On the book CoqArt, I found this implementation :
Record group : Type :=
{A : Type;
op : A→A→A;
sym : A→A;
e : A;
e_neutral_left : ∀ x:A, op e x = x;
sym_op : ∀ x:A, op (sym x) x = e;
op_assoc : ∀ x y z:A, op (op x y) z = op x (op y z)}.
On this definition I think the definition is to specialize, because if I want to define monoïds, I will redefine op_assoc or neutre left. Beyond that,
for some theorems, I don't need to use groups. For example if I want to proove that right_inverse is the same as left_inverse if the law is associative.
An other question is what are good axioms for groups :
use neutral element as axiom or left neutral element
use inverse element as axiom or left inverse
What is the more convenient to work with ?
Finally, if I want to proove some other theorems, I probably want to have some syntactic sugar in order to use the binary operation and inverse elements. What are your advices to have a convenient notation for groups ?
For the moment I did this :
Definition binary_operation {S:Set} := S -> S -> S.

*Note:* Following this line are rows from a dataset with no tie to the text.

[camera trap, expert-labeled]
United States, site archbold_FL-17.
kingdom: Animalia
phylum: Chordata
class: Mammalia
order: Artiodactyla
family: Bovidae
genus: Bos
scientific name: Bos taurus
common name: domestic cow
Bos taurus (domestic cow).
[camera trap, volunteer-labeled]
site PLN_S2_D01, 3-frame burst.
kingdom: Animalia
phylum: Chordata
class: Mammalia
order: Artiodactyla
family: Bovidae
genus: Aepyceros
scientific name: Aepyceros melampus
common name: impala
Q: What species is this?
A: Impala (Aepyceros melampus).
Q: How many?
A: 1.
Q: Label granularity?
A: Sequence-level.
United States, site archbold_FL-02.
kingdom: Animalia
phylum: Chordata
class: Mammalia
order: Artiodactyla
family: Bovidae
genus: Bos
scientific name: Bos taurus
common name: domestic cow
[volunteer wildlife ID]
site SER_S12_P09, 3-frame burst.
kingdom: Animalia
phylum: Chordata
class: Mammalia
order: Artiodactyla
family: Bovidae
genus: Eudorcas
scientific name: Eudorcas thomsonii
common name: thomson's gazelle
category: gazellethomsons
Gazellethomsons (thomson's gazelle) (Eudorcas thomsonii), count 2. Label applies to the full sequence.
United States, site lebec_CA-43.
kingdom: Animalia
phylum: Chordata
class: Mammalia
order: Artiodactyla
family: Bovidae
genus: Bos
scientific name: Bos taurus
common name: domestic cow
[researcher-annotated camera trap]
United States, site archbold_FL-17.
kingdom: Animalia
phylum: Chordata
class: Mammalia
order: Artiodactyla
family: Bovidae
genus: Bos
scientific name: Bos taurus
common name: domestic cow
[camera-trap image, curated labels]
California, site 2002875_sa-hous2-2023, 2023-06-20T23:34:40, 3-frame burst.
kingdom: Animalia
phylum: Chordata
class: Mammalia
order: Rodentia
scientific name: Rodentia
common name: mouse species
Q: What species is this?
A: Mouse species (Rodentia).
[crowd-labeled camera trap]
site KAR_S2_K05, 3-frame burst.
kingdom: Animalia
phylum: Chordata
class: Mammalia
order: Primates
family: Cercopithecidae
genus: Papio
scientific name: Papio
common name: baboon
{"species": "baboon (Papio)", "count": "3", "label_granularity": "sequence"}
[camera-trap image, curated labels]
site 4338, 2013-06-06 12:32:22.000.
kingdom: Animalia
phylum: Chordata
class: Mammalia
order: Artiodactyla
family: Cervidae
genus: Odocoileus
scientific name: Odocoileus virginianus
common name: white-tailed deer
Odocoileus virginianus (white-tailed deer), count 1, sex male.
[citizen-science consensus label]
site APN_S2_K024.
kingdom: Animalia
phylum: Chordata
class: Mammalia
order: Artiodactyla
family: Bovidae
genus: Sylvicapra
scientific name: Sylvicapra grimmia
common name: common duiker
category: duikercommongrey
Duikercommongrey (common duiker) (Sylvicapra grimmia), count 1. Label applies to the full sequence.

Definition commutative {S:Set} (dot:binary_operation) := forall (a b:S), dot a b = dot b a.
Definition associative {S:Set} (dot:binary_operation) := forall (a b c:S), dot (dot a b) c = dot a (dot b c).
Definition left_identity {S:Set} (dot:binary_operation) (e:S) := forall a:S, (dot e a) = a.
Definition right_identity {S:Set} (dot:binary_operation) (e:S) := forall a:S, (dot a e) = a.
Definition identity {S:Set} (dot: binary_operation) (e:S) := left_identity dot e /\ right_identity dot e.
Definition left_inv {S:Set} (dot:binary_operation) (a' a e:S) := identity dot e -> dot a' a = e.
Definition right_inv {S:Set} (dot:binary_operation) (a' a e:S) := identity dot e -> dot a a' = e.
Definition inv {S:Set} (dot:binary_operation) (a' a e:S) := left_inv dot a' a e /\ right_inv dot a' a e.
I found an implementation in the code source of Coq but I don't understand why it is a good implementation : https://github.com/tmiya/coq/blob/master/group/group2.v
I can't provide a complete answer, but perhaps this can help you a bit.
Your first article provides definitions and axioms sufficient for proving exercises without paying too much attention to being 'good' or 'useful' implementation. That's why axioms and not definitions.
If you want 'to be as general as possible', you can use example from CoqArt, or wrap your group definition in a section, using Variable instead of Parameter.
Section Group.
(* The set of the group. *)
Variable G : Set.
(* The binary operator. *)
Variable f : G -> G -> G.
(* The group identity. *)
Variable e : G.
(* The inverse operator. *)
Variable i : G -> G.
(* For readability, we use infix <+> to stand for the binary operator. *)
Infix "<+>" := f (at level 50, left associativity).
(* The operator [f] is associative. *)
Variable assoc : forall a b c, a <+> b <+> c = a <+> (b <+> c).
(* [e] is the right-identity for all elements [a] *)
Variable id_r : forall a, a <+> e = a.
(* [i a] is the right-inverse of [a]. *)
Variable inv_r : forall a, a <+> i a = e.
If you then prove some theorems inside this section, like this:
Theorem trivial : forall a b, a <+> e <+> b = a <+> b.
intros.
rewrite id_r.
auto.
Qed.
After section ends,
End Group.
Coq generalizes them
Check trivial.
trivial
: forall (G : Set) (f : G -> G -> G) (e : G),
(forall a : G, f a e = a) -> forall a b : G, f (f a e) b = f a b
As for your last example, it's probably not about actual definition of group, but instead about proving that a set, a binary operation and four axioms for this operation define a group.